TASK STATEMENT: From the entries that follow, reproduce exactly and only the lines from the line with "HOW TO DISASSEMBLE & CLEAN" to the line with "Rinse and air dry before use", endpoints included.

LISTED RECORDS:
-.-.-

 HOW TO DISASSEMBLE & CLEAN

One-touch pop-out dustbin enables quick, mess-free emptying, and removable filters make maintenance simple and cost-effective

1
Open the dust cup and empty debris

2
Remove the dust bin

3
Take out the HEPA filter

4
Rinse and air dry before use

-.-.-

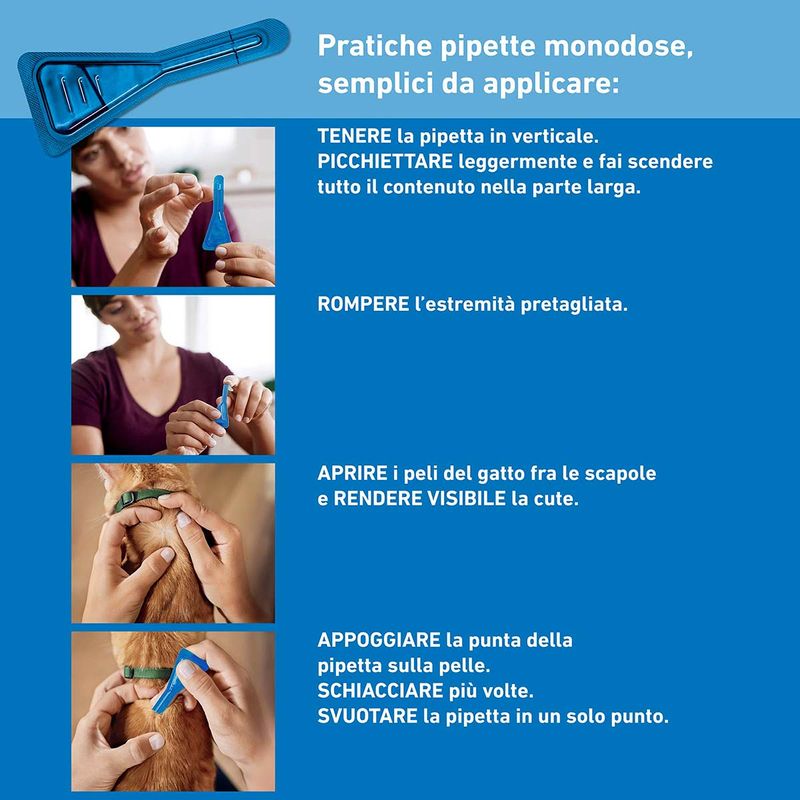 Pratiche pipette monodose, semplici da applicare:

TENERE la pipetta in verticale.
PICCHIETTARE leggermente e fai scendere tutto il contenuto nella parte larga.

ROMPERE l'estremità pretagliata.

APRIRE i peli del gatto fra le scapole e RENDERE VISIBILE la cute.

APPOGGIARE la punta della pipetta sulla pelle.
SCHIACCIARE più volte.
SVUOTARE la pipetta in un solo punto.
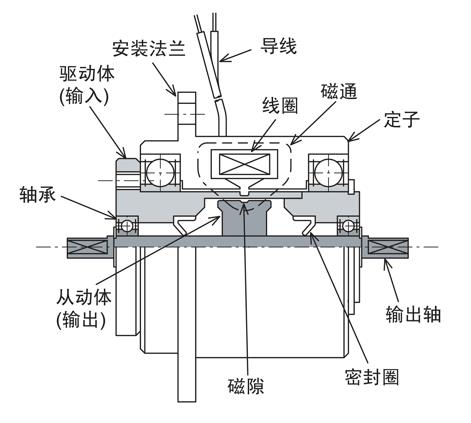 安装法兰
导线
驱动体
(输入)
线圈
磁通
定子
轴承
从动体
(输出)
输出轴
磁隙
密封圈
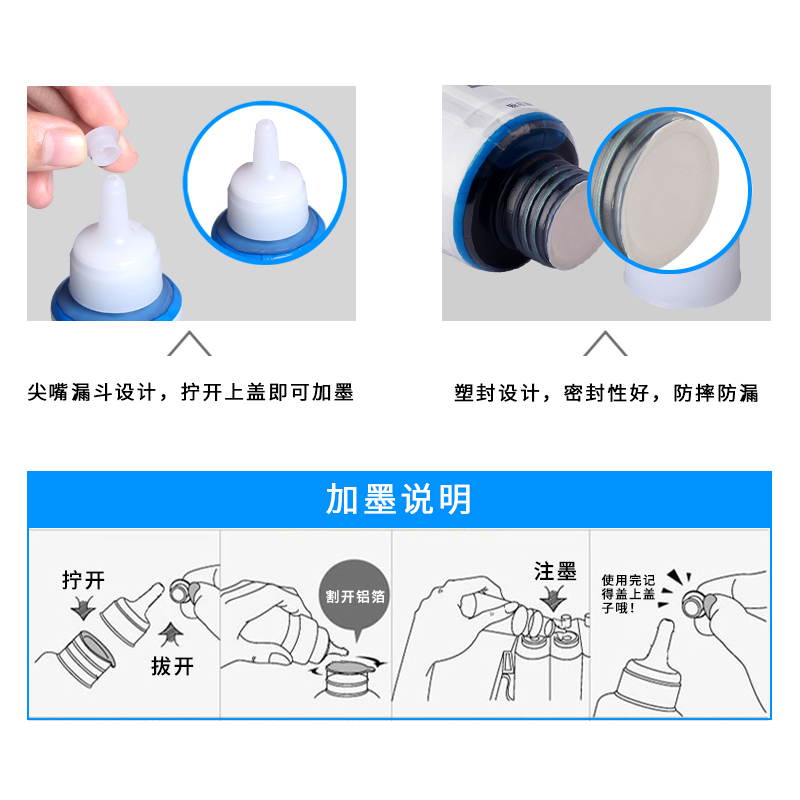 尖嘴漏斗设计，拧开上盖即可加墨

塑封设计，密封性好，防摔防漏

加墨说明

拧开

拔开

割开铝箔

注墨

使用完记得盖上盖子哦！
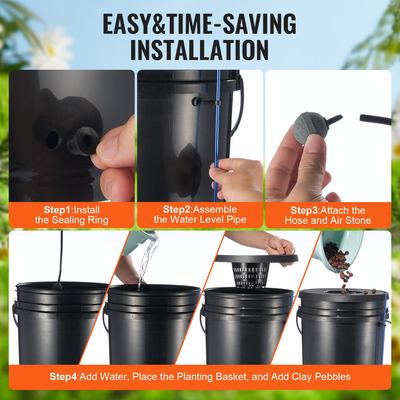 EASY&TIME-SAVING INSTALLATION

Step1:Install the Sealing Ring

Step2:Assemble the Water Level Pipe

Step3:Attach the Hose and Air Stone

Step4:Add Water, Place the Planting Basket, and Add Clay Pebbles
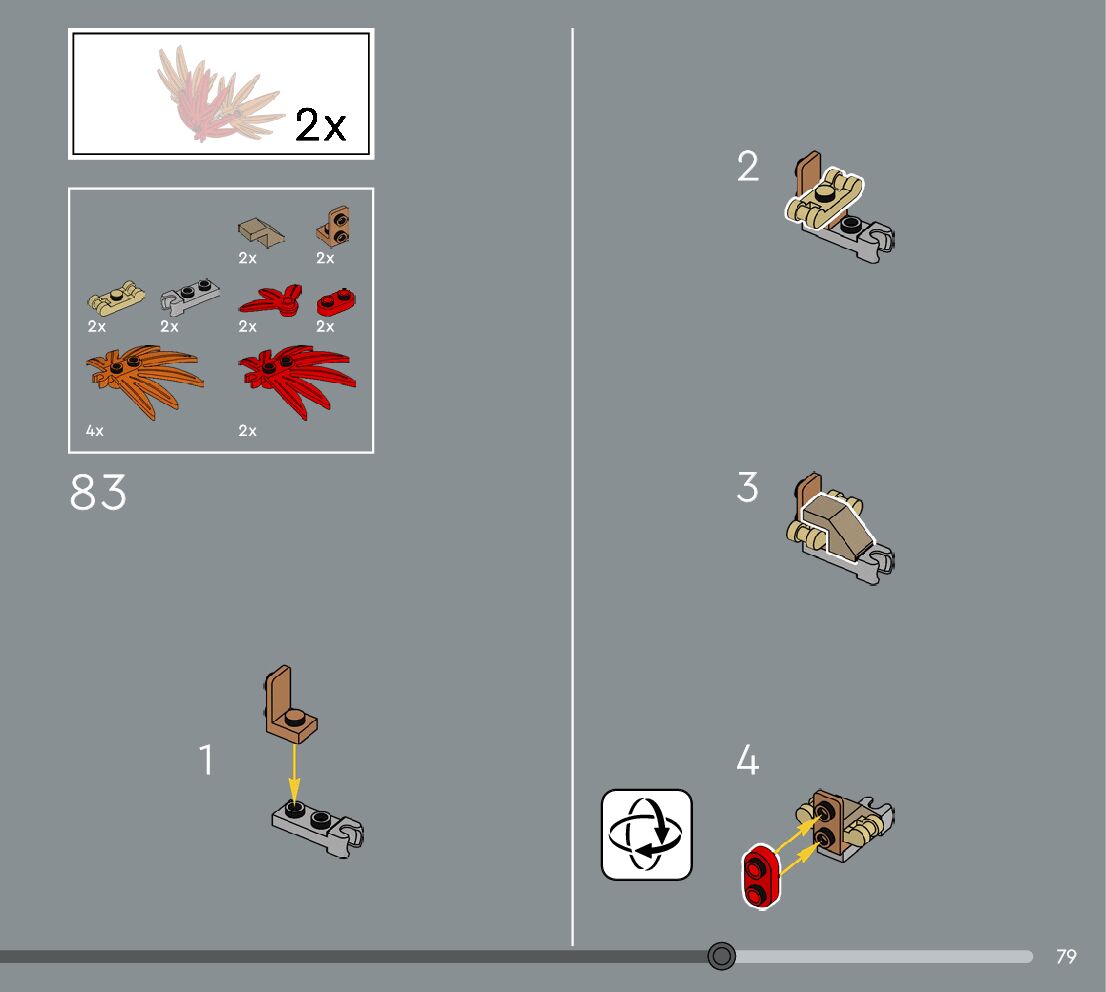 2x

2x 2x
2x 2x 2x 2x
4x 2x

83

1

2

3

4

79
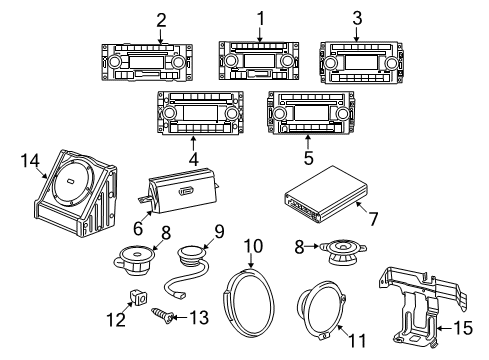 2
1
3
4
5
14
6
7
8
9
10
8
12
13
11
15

-.-.-

REPLY:
 HOW TO DISASSEMBLE & CLEAN

One-touch pop-out dustbin enables quick, mess-free emptying, and removable filters make maintenance simple and cost-effective

1
Open the dust cup and empty debris

2
Remove the dust bin

3
Take out the HEPA filter

4
Rinse and air dry before use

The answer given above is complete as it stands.